(Records from a collection)

● ● ● ● ● ● ●

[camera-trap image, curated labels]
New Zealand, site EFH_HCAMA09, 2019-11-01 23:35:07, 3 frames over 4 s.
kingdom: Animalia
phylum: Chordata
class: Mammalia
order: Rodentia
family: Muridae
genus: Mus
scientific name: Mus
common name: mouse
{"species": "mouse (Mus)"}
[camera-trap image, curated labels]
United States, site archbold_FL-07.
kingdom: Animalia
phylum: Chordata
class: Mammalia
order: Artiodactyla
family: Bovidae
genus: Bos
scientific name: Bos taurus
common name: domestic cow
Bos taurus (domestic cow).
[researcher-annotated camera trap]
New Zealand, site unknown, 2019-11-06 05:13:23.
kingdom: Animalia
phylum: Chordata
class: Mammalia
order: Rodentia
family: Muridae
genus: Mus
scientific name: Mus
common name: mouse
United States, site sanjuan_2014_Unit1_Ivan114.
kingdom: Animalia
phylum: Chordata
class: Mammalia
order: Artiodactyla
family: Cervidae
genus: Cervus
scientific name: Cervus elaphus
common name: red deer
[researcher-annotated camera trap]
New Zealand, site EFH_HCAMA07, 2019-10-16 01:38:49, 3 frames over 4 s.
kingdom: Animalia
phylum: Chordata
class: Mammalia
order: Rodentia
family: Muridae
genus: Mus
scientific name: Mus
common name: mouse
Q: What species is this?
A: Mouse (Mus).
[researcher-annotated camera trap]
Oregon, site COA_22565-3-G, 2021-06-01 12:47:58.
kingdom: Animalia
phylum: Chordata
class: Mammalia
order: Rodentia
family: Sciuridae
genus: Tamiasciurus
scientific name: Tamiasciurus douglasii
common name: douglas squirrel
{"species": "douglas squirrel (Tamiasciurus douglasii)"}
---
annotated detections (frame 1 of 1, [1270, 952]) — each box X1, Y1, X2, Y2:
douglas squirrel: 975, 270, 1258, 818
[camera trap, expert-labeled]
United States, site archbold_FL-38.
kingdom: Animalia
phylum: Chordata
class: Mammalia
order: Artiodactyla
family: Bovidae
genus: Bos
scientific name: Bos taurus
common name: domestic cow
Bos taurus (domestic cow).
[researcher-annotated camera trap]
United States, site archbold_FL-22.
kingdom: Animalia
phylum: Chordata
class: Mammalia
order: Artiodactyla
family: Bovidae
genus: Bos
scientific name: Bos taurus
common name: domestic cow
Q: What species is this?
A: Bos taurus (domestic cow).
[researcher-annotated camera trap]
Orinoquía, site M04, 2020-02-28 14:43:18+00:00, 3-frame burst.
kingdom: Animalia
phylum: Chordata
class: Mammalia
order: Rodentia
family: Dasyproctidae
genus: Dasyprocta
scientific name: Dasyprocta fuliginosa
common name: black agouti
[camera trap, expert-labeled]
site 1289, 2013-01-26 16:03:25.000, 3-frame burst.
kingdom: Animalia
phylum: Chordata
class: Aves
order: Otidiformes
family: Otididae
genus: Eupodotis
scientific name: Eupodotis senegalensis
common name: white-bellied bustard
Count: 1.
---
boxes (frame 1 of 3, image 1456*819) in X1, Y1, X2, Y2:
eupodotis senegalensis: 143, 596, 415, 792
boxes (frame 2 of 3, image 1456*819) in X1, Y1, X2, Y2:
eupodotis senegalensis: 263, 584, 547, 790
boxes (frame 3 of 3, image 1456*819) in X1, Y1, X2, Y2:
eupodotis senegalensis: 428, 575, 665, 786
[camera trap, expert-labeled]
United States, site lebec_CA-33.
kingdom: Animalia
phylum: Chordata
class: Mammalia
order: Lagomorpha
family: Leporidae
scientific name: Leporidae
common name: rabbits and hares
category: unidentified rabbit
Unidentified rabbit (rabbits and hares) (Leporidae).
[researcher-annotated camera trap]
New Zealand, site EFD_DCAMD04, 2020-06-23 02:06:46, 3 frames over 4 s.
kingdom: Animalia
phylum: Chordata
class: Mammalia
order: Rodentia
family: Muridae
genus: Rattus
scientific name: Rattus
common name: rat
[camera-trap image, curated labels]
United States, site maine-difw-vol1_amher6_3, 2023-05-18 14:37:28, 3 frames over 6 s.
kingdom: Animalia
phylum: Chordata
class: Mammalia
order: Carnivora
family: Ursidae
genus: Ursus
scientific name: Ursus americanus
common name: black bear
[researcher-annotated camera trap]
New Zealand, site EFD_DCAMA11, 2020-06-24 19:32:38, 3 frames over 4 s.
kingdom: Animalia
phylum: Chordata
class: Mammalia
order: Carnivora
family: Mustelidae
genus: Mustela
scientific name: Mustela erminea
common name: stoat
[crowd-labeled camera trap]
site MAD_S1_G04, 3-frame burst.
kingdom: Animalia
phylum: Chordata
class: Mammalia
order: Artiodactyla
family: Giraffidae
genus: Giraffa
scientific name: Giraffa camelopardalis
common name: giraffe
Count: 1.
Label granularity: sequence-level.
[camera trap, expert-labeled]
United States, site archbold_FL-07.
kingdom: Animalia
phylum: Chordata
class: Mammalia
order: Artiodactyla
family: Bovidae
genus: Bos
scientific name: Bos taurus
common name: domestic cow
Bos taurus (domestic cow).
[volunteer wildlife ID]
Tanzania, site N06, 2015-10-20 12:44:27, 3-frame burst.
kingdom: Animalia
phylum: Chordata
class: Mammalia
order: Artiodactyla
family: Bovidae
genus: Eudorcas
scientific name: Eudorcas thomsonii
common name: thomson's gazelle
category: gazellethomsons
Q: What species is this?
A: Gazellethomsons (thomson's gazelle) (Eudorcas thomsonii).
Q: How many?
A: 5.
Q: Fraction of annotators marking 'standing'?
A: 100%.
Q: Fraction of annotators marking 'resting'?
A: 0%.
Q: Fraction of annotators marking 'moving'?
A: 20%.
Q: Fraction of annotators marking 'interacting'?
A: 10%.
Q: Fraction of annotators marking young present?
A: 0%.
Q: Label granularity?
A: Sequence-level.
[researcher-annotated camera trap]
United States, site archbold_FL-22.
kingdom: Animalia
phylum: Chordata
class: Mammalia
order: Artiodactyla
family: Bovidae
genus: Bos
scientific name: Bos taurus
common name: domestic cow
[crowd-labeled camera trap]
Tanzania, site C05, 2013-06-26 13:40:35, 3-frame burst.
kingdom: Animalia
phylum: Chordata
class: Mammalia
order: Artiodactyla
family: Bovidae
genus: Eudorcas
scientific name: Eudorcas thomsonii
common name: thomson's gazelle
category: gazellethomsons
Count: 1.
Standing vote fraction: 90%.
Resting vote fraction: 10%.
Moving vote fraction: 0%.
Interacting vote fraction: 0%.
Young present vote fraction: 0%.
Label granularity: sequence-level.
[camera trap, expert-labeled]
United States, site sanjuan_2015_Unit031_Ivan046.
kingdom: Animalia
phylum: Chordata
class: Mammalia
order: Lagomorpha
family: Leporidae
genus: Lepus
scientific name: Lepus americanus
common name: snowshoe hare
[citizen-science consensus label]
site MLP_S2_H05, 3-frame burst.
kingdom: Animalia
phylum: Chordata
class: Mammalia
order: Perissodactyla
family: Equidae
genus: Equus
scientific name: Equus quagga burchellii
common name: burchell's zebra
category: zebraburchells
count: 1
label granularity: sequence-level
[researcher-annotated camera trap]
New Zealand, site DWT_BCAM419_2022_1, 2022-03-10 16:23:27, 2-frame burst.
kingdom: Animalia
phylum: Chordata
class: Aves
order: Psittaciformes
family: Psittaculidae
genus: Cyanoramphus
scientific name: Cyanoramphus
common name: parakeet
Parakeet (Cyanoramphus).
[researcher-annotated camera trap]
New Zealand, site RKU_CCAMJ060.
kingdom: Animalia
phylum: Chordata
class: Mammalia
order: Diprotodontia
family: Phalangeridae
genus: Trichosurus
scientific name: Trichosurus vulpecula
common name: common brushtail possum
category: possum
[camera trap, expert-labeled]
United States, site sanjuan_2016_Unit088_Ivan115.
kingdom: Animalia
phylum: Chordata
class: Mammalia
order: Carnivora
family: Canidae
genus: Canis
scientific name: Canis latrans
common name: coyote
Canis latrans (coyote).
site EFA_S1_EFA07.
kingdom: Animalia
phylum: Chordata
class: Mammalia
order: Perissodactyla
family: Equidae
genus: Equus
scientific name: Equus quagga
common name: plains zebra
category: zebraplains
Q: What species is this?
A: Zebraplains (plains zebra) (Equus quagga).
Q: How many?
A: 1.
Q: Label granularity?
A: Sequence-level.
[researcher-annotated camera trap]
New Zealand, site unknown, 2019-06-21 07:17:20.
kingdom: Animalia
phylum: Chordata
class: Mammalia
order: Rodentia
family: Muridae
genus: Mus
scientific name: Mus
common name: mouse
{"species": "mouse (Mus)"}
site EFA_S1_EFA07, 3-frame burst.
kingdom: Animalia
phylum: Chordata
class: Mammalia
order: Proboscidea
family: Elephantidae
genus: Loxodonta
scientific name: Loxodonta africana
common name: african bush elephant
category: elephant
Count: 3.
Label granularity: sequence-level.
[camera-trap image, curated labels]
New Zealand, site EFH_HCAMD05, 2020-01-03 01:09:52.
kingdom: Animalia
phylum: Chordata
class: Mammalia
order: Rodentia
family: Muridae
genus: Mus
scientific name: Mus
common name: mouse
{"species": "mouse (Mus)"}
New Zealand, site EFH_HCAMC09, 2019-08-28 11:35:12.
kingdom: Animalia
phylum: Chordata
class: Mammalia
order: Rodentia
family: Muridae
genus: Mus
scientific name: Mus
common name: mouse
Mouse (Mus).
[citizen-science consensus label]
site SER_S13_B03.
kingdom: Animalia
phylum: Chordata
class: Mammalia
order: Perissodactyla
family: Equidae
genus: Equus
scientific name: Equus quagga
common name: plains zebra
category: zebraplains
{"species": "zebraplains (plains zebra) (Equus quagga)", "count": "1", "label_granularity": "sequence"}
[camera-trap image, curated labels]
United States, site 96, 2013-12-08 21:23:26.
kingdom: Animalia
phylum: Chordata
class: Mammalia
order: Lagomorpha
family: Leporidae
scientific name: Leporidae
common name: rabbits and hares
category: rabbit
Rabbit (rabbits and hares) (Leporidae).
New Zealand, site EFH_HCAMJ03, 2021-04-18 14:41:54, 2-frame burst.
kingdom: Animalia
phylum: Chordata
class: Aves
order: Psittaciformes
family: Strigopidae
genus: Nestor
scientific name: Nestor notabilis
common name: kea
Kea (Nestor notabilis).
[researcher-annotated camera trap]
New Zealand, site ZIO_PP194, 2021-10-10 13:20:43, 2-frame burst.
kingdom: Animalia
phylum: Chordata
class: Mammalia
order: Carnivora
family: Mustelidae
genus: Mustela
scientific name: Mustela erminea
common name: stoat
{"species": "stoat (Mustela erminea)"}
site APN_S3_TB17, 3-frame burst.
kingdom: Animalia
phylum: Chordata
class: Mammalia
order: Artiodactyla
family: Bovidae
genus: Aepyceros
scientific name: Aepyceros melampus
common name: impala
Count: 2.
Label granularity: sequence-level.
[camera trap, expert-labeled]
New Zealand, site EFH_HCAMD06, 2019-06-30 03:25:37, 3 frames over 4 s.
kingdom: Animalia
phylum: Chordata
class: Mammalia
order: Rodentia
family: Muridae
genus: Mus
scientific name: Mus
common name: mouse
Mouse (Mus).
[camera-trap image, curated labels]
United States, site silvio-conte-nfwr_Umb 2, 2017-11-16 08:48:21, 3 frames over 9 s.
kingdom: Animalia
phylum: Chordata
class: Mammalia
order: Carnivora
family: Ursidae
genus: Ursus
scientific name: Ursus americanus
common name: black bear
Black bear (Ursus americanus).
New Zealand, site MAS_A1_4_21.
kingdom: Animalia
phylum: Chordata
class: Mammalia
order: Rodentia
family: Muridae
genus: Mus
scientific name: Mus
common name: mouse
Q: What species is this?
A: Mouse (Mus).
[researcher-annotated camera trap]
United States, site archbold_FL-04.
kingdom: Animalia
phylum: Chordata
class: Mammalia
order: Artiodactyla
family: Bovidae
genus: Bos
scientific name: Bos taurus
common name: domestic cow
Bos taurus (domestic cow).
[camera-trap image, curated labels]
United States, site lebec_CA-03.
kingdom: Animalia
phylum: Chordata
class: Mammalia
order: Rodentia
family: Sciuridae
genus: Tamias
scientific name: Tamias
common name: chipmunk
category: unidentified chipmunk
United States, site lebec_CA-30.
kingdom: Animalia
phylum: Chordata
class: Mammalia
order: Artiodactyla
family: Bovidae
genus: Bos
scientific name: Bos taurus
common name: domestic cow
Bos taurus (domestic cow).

● ● ● ● ● ● ●

=== WHAT THE TASK ASKS ===
Beginning with the first line above, could you copy every line exactly, up to and including the one with "scientific name: Cervus elaphus"?

=== SOLUTION FOR THIS PROBLEM ===
[camera-trap image, curated labels]
New Zealand, site EFH_HCAMA09, 2019-11-01 23:35:07, 3 frames over 4 s.
kingdom: Animalia
phylum: Chordata
class: Mammalia
order: Rodentia
family: Muridae
genus: Mus
scientific name: Mus
common name: mouse
{"species": "mouse (Mus)"}
[camera-trap image, curated labels]
United States, site archbold_FL-07.
kingdom: Animalia
phylum: Chordata
class: Mammalia
order: Artiodactyla
family: Bovidae
genus: Bos
scientific name: Bos taurus
common name: domestic cow
Bos taurus (domestic cow).
[researcher-annotated camera trap]
New Zealand, site unknown, 2019-11-06 05:13:23.
kingdom: Animalia
phylum: Chordata
class: Mammalia
order: Rodentia
family: Muridae
genus: Mus
scientific name: Mus
common name: mouse
United States, site sanjuan_2014_Unit1_Ivan114.
kingdom: Animalia
phylum: Chordata
class: Mammalia
order: Artiodactyla
family: Cervidae
genus: Cervus
scientific name: Cervus elaphus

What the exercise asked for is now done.